Architecture
A tribute to Richard H. Driehaus
Richard H. Driehaus passed away in March…the “Champion of Classic Architecture” was as much a Chicago landmark as many of the landmarks he restored in his beloved city.
The founder, CEO, and chairman of Driehaus Capital Management, one of the world most successful investment firms, started at a young age. Since the age of 13, the investor was immersed in the stock market taking big gambles on risky rising stocks. In 2000, he was named by Baron’s as one of the 25 most influential mutual fund figures of the 20th-century. He used his fortune to do a lot of good, especially in Chicago where he yielded the city a palatial museum that celebrates the Gilded Age. In addition, he took it upon himself to restore many of Chicago’s most amazing structures…saving them from ruin. He liked to say that he turned a grade-school coin collection into a fortune that he used to preserve Chicago’s classical architecture buildings.
Driehaus also established a $200,000 annual price in his name for classical, traditional, and sustainable architecture. This prize was meant to be a counterbalance to the $100,000 Pritzker Prize established by Chicago’s Pritzker family. Driehaus viewed this as a (courtesy of a New York Times article by Sam Roberts) “validation of modern motifs that were a “homogenized” rejection of the past.”
The first Richard H. Driehaus Prize awarded to an American laureate was given three years after the prize was establishment. In 2003, the first prize was presented at the University of Notre Dame School of Architecture to Leon Krier. The designer sketched Poundbury, a model British town built according to the Price of Wales’ architecture principles. In 2006, the South African-born Allan Greenberg was awarded the prize for redesigning the State Department’s Treaty Room Suite.
The Richard H. Driehaus Museum of Decorative Arts opened to the public in 2007. The museum was housed in a neoclassical mansion on Chicago’s Near North Side; it was devoted to art, design, and architecture from the 19th-century to present-day. Originally, the mansion was designed by Edward J. Burling for the wealthy banker Samuel M. Nickerson; however, it was not in good shape when Driehaus bought it. The investor spent his personal money to restore the Gilded Age mansion to its original luster. The 1883 structure serves as a museum that includes some of Driehaus’ personal collection of objects and art from the private Driehaus Collection of Fine and Decorative Arts.
The interior is made of marble, onyx, carved international and domestic woods, stained glass, and glazed tiles. The Nickerson family’s original furnishings, in addition to decorative arts of American and European origin from the late 19th century and early 20th-century, fill the massive structure.

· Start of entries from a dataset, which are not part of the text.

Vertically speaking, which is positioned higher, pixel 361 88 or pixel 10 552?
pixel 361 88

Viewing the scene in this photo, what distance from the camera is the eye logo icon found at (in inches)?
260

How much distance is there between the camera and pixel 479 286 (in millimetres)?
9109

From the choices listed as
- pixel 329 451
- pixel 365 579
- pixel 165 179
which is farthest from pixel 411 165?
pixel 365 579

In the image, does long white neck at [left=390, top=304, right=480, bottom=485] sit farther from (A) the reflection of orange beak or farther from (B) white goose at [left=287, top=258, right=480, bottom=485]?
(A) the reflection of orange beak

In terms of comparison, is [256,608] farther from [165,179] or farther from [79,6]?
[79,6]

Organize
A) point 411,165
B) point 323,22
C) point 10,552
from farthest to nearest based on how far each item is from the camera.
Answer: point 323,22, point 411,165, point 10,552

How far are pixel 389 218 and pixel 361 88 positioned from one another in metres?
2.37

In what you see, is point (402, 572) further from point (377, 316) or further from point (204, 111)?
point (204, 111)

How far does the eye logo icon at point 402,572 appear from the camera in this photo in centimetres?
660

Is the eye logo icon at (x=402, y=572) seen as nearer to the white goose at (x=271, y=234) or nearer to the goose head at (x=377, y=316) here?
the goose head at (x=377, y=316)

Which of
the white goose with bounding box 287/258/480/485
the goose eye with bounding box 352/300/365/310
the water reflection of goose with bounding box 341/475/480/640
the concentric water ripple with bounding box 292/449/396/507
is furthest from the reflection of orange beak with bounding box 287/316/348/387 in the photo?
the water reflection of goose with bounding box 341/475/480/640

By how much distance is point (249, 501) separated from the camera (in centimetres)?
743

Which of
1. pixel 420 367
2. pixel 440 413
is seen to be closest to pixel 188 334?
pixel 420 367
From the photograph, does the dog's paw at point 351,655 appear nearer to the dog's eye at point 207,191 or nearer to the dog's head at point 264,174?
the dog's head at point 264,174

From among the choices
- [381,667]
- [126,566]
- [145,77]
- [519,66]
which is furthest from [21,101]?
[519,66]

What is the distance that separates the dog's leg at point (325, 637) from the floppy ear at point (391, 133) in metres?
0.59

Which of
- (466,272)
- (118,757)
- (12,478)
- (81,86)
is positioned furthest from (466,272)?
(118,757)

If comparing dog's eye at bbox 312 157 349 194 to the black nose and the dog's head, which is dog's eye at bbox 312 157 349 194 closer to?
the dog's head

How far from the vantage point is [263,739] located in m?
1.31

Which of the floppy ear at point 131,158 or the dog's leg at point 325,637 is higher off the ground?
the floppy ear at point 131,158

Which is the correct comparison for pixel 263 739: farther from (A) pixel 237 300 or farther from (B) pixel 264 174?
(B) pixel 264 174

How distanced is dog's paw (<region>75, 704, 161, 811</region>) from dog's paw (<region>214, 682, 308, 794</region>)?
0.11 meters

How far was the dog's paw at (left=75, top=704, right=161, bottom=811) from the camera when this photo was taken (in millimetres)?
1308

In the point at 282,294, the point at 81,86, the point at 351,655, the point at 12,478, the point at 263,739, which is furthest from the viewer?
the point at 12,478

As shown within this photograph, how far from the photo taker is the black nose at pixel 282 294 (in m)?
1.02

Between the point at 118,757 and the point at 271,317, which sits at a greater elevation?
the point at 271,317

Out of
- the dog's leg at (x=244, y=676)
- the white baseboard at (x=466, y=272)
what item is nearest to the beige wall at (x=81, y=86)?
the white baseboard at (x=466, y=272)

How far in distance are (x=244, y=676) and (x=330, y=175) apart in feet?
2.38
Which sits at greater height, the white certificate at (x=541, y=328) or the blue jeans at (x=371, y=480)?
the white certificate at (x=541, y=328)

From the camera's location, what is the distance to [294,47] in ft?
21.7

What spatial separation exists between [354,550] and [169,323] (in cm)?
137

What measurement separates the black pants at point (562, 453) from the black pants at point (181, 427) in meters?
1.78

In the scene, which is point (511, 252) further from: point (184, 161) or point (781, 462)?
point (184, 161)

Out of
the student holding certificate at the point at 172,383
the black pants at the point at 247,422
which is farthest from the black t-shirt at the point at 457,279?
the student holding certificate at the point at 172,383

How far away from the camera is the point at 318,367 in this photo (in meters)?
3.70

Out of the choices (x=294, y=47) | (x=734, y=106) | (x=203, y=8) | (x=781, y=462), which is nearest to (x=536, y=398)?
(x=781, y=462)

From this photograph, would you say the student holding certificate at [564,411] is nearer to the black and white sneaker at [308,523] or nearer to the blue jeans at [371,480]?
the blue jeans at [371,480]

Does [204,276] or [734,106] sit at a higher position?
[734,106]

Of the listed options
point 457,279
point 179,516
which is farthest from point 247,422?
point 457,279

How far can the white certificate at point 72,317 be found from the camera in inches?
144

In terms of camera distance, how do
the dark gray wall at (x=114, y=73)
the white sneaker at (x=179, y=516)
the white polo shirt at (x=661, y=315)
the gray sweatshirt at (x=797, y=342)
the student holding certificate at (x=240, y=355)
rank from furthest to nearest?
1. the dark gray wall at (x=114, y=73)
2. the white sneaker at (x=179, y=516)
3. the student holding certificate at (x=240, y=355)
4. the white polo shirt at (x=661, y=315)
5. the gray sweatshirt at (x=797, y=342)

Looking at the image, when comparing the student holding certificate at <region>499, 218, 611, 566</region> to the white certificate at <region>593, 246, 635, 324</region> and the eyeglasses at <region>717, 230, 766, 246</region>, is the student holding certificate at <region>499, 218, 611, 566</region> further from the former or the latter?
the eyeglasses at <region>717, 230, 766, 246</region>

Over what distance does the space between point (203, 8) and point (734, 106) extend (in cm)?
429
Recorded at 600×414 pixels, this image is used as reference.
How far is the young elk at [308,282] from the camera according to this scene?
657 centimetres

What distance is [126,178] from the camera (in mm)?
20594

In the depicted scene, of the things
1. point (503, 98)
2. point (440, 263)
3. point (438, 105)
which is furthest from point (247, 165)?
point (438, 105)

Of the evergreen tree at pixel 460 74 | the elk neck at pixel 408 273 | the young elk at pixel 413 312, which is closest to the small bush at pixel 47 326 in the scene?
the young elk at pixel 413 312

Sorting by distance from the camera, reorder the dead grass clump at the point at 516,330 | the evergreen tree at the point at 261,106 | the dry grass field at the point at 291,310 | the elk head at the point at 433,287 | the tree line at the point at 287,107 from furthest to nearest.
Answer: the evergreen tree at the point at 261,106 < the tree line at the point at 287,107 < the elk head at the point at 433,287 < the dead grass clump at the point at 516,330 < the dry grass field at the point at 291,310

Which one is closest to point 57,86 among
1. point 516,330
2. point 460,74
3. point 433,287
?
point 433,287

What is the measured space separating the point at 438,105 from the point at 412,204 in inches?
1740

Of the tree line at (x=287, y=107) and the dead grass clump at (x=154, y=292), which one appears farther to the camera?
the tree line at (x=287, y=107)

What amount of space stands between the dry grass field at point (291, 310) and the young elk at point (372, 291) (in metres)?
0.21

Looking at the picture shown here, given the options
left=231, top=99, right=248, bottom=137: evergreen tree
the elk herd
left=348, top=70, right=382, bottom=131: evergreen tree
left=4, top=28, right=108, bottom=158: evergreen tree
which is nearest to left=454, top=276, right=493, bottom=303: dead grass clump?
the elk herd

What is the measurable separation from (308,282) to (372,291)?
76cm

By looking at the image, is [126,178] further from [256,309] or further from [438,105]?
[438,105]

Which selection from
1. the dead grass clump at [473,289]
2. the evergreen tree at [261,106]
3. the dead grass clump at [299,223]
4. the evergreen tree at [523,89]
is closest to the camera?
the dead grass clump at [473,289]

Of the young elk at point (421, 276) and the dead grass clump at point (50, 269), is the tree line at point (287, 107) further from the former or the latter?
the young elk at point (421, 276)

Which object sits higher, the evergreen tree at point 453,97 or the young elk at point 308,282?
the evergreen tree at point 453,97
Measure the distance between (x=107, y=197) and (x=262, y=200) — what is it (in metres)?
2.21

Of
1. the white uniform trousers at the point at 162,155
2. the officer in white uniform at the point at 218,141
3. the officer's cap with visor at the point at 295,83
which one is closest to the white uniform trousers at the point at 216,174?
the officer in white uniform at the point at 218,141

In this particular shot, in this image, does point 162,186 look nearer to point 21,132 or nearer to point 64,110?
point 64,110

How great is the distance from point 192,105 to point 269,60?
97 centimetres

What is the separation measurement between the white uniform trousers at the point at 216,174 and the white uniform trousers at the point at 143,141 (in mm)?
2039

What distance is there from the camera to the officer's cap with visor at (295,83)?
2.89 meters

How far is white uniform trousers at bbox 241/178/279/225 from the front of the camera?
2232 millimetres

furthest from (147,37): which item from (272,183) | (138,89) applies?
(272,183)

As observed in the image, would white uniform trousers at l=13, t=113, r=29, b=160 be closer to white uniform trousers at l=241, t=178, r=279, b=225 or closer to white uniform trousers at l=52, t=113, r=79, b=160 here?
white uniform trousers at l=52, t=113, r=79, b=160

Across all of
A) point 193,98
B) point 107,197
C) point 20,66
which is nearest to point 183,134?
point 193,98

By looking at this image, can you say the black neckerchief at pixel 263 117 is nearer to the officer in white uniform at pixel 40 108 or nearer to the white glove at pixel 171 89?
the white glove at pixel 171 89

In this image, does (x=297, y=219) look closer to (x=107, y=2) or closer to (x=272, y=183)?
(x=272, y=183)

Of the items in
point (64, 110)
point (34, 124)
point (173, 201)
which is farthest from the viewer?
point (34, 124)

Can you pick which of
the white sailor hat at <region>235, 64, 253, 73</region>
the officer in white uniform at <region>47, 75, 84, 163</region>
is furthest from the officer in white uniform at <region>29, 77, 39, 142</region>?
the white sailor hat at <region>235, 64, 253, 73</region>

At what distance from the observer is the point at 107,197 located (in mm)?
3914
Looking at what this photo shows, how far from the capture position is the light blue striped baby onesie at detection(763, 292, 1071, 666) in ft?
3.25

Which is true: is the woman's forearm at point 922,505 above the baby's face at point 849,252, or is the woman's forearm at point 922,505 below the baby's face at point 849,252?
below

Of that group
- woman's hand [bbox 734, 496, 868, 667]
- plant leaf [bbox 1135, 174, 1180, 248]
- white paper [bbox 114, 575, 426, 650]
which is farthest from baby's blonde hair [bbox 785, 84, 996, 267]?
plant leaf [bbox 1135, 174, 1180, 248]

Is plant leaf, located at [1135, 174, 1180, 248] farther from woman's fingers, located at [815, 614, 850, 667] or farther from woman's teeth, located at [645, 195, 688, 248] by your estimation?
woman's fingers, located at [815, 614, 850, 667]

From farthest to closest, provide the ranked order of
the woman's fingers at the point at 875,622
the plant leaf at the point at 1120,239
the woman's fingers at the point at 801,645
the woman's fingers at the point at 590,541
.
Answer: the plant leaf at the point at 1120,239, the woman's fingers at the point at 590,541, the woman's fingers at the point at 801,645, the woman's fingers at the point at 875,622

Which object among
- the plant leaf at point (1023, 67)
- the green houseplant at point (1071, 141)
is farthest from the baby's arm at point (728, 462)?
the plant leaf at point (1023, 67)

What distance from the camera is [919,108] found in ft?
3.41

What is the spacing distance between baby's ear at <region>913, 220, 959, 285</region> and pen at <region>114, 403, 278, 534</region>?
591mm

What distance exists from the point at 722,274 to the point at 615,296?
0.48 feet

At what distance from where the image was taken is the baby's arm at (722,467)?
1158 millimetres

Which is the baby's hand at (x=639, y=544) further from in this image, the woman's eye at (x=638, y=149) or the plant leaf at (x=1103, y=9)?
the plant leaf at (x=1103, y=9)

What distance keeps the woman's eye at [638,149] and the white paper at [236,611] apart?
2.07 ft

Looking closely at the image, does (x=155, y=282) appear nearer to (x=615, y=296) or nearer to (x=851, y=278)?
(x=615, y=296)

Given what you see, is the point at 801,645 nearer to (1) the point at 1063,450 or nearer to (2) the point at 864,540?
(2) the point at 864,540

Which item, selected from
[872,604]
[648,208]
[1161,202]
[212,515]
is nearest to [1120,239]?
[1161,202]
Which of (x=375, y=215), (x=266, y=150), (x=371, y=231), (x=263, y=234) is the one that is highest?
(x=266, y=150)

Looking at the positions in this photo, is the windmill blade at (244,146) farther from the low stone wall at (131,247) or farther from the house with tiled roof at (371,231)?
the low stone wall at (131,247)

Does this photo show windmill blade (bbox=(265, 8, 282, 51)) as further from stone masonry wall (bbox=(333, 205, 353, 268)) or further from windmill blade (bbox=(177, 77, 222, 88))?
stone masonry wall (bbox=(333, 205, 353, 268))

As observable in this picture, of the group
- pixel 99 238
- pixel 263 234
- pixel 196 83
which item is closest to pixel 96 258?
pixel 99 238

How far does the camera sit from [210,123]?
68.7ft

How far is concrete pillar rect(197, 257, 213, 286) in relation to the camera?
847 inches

Driehaus’ love for classic architecture was most certainly a function of his upbringing. Born to a father who designed coal-mining equipment and a mother who worked as a secretary, Driehaus was the oldest of three children. As a boy, he ran a newspaper-delivery route in Chicago, not far from his middle-class neighborhood of Brainerd. At that young age, he was awed by the ornate homes that were a juxtaposition to his family’s bungalow. He always remembered that his father desired to move to a better neighborhood where he could build a Tudor or Queen Anne home. Driehaus later said, “What my dad couldn’t do, I wanted to do.”
A champion of the ornate, Driehaus’ company renovated the former Ransom Cable Mansion to serve as their Chicago headquarters. The Richardsonian Romanesque-style mansion was built in 1885-86 for the family of the president of Chicago, Rock Island, and Pacific Railway Company, Ransom R. Cable. During the rehab, period lighting fixtures were installed along Wabash and Erie Streets, along with new trees, landscaping, and landscape planters. As intended, the property looked as though it stepped back in time. The mansion’s interior was redesigned under strict rules to ensure that the building’s original look remain undisturbed; wood moldings, marble inlays, and plaster details look just as they did in the past.
Driehaus loathed modern architecture, especially Modernism. He told Chicago Magazine in 2007, “The problem is there’s no poetry in modern architecture. There’s money—but no feeling or spirit or soul. Classicism has a mysterious power. It’s part of our past and how we evolved as human beings and as a civilization. It’s more organic, more individual, and more interesting.”
Nevertheless, Driehaus supported new traditional projects, often awarding his famed prize to practicing architects who design in either a classical or a traditional style. Further cementing his thoughts, he told Michael Lykoudis in 2012, “I believe architecture should be of human scale, representational form and individual expression that reflects a community’s architectural heritage.
Thank you Mr. Driehaus for all you did for Chicago’s architecture… and beyond!